The passage has been analyzed often. What has gone unnoticed, however, is that Smith’s passage alludes to an equally well-known passage from Shakespeare’s Macbeth. (The play may have been suggested to Smith by his use of the word “porter” early on in the passage reminding him of Macbeth’s famous Act II “porter scene.”) Suborning Banquo’s murder in Act III, Macbeth discusses human nature with the murderers for hire in almost precisely the same terms that Smith uses in the above passage.

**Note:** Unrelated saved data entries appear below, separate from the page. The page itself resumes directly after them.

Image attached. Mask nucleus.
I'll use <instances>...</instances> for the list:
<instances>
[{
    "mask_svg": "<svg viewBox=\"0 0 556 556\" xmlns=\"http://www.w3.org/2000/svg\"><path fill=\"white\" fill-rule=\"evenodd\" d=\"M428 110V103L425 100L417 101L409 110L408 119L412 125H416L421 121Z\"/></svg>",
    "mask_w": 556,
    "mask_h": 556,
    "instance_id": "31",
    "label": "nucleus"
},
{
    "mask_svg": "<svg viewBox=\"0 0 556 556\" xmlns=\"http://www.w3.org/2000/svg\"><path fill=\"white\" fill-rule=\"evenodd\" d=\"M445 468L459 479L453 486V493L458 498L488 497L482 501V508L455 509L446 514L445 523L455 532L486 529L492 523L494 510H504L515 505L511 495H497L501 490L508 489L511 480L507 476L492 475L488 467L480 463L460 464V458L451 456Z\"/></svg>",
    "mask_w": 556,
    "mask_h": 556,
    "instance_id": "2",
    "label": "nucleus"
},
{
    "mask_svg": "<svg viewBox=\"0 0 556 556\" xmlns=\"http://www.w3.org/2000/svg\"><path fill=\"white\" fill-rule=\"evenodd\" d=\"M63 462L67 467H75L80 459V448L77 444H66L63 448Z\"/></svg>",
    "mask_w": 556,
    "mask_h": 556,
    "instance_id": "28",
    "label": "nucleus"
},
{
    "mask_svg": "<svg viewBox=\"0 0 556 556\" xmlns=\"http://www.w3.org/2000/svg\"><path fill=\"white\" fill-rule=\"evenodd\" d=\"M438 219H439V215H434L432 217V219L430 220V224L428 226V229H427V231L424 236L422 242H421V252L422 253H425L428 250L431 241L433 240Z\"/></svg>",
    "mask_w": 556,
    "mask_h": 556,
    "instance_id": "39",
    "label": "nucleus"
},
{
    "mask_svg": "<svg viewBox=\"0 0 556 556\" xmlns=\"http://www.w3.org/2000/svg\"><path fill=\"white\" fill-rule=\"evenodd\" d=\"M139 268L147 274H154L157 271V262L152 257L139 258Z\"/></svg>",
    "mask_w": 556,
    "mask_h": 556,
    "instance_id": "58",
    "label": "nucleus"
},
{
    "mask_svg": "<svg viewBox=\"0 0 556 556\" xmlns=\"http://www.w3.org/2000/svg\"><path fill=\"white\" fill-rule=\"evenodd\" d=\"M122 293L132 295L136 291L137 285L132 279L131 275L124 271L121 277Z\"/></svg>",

First Murderer: We are men, my Liege.

Macbeth: Ay, in the catalogue ye go for men;
As hounds and greyhounds, mongrels, spaniels, curs,
Shoughs, water-rugs, and demi-wolves are clept
All by the name of dogs: the valu’d file
Distinguishes the swift, the slow, the subtle,
The housekeeper, the hunter, every one
According to the gift which bounteous Nature
Hath in him clos’d; whereby he does receive
Particular addition, from the bill
That writes them all alike: and so of men. 
(Shakespeare, Macbeth, 3.1.90-100)

The similarity of wording, of subject matter, even of the dog breeds mentioned make it clear that as Smith wrote his passage on dogs and human nature, Shakespeare’s lines were in his mind.
The previously unnoted allusion is interesting for more than just its help in building a more thorough record of Smith’s use of literature throughout his works, however. Smith’s allusion to Macbeth at this early and crucial point in the argument of Wealth of Nations is far more than a rhetorical flourish. It is topical, carefully considered, and significant. Smith’s allusion to Macbeth serves to forewarn the alert reader of Smith’s awareness of the market’s complexities and problems as well as its strengths.  Smith’s awareness of the corruptions to which a free market can be vulnerable are not reservations about the effectiveness of such a market. Rather, they are reservations about the damage that can be done to the market’s effectiveness by human action and imperfection. It is not the free market that is risky. What is risky is a free market that, like the monarchy of Macbeth's Scotland, has fallen victim to corruption, collusion, and misdirected self-interest that erodes human sympathy.

A much longer version of this argument is available here, with footnotes and everything.

1 comment:

  1. In a slight tangent stimulated by what you wrote here, it is a shame that, in my experience, literary references are no longer given their due weight. I actually had a paper rejected because I used both historical figures and fictional characters as examples. Absurd.